The CBO estimates that about three-quarters of the cost of the Obamacare tax credits will be new spending, since many of the filers who claim the health-insurance tax credit will lack positive income tax to offset.
In fact, the CBO is estimating that, over time, Obamacare’s health-insurance tax credits will grow significantly more expensive. The tax credits are projected to increase the deficit by $55 billion in 2015, $87 billion in 2016, $104 billion in 2017, $115 billion in 2018, $123 billion in 2019, $130 billion in 2020, and $137 billion in 2021 — the last year of the ten-year budget window.
The House Committee on Oversight and Government Reform has released a report detailing new data provided by the Joint Committee on Taxation (JCT) that reveals new estimates that in 2020 about 14 million tax filers will claim Obamacare’s health-insurance credit, but only about 2 million of these households will have positive income-tax liability after benefiting from the credit.
The JCT estimates also reveal that Obamacare created a massive new marriage penalty. They estimate that only 14 percent of tax filers who claim the subsidy will be married. About half of the beneficiaries will be single individuals without dependent children. The reason for the marriage penalty is two-fold.
First, the subsidy is linked to 400 percent of the federal poverty level (FPL), which is estimated to be $45,600 for a one-person household and $61,600 for a two-person household in 2014. The result of linking the tax credit to the FPL is that two individuals who make between $61,600 and $91,200 in 2014 will not benefit from the tax credit if they decide to marry, but both individuals can qualify for the tax credit if they remain unmarried or if they decide to divorce.
Second, a recent HHS rule prevents families from accessing the subsidy if either parent has an offer of coverage at work — but in cases where only self-only coverage is offered, the rest of the family cannot claim a subsidy. Essentially, Obamacare treats otherwise identical individuals very differently, depending on the source of their health insurance rather than the quality of it.

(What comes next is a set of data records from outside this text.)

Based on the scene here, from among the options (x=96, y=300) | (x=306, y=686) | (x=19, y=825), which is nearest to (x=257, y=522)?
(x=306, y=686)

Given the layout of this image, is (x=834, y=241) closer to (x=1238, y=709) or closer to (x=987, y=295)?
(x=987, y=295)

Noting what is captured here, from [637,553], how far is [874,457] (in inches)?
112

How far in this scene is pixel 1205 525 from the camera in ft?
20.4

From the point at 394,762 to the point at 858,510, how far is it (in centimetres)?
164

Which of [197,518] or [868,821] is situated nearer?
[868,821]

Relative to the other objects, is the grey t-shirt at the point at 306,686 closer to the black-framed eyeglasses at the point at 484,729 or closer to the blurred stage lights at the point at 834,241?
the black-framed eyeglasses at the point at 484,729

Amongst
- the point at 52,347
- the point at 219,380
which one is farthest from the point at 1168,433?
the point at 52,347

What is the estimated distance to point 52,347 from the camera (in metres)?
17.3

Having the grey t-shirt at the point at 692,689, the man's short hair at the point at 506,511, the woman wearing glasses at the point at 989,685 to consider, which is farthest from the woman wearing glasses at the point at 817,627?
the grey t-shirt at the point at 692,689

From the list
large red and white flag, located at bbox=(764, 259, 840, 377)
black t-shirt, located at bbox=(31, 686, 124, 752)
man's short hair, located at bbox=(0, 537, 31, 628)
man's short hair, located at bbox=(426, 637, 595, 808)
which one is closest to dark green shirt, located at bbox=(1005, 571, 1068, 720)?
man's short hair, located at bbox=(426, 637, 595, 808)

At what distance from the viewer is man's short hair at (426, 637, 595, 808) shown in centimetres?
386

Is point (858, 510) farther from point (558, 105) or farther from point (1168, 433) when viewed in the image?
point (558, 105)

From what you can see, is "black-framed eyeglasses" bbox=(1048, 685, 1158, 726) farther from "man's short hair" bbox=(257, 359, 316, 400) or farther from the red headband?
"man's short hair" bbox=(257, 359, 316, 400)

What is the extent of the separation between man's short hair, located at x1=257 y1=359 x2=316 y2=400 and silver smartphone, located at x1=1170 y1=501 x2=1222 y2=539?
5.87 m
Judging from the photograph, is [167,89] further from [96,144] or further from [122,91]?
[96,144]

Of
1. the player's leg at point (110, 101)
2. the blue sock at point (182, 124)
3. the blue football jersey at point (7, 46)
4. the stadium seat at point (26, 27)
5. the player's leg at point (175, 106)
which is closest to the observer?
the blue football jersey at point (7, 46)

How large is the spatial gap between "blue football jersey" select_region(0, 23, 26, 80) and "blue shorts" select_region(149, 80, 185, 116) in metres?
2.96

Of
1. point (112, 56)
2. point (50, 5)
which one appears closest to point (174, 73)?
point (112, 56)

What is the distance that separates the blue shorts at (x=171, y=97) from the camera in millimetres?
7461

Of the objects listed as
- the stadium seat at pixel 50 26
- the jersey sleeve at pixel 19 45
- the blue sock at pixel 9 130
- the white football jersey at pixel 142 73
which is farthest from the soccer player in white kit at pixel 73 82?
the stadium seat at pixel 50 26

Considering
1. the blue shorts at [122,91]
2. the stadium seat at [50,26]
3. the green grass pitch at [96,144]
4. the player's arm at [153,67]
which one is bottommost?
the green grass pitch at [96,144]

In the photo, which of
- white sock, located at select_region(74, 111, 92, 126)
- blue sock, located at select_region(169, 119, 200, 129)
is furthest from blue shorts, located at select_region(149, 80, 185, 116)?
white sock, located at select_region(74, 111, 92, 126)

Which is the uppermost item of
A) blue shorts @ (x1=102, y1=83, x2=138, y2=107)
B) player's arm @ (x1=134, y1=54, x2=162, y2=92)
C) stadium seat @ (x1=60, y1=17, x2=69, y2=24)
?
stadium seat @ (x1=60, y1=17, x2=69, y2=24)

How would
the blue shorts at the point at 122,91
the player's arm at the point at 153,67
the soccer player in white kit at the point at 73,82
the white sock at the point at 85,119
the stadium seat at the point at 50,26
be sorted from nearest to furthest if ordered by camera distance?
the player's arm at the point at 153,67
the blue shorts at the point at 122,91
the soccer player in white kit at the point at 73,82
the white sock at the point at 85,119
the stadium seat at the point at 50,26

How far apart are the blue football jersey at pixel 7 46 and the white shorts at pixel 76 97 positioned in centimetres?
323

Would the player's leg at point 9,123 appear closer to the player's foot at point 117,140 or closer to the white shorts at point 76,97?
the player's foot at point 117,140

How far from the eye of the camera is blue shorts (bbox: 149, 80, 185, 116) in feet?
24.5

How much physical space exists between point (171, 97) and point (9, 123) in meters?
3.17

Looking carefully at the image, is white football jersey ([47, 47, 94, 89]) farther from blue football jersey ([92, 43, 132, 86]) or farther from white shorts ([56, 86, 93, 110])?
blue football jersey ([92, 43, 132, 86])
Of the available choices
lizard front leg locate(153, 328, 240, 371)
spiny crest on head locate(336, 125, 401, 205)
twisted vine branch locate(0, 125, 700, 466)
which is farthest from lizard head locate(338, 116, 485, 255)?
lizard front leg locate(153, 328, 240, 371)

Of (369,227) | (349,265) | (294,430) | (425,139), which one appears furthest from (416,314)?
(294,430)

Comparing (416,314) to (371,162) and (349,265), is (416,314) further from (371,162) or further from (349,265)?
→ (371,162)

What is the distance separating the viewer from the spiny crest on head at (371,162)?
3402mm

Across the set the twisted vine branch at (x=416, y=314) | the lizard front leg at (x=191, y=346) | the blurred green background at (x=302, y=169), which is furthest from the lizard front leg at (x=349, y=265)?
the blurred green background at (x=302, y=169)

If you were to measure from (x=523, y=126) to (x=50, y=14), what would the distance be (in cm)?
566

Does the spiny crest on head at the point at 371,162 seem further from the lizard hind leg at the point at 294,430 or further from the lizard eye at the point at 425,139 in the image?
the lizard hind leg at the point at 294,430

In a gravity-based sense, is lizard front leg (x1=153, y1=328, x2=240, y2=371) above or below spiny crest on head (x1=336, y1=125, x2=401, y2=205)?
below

The president often talks about the need for tax reform, but his signature legislative accomplishment made the tax code more complex and less fair. A massive expansion of government meant to increase the quality of care and decrease health-care costs has turned into a public-policy nightmare that is falling short of the litany of promises made in order to get it enacted.
It turns out that House Democratic Leader Nancy Pelosi’s (D., Calif.) prophetic words were more accurate than anyone at the time realized — we had to “pass the bill so that you can find out what is in it.”
— Rep. Darrell Issa (R., Calif.) is the chairman of the House Committee on Oversight and Government Reform and represents the 49th Congressional District of California.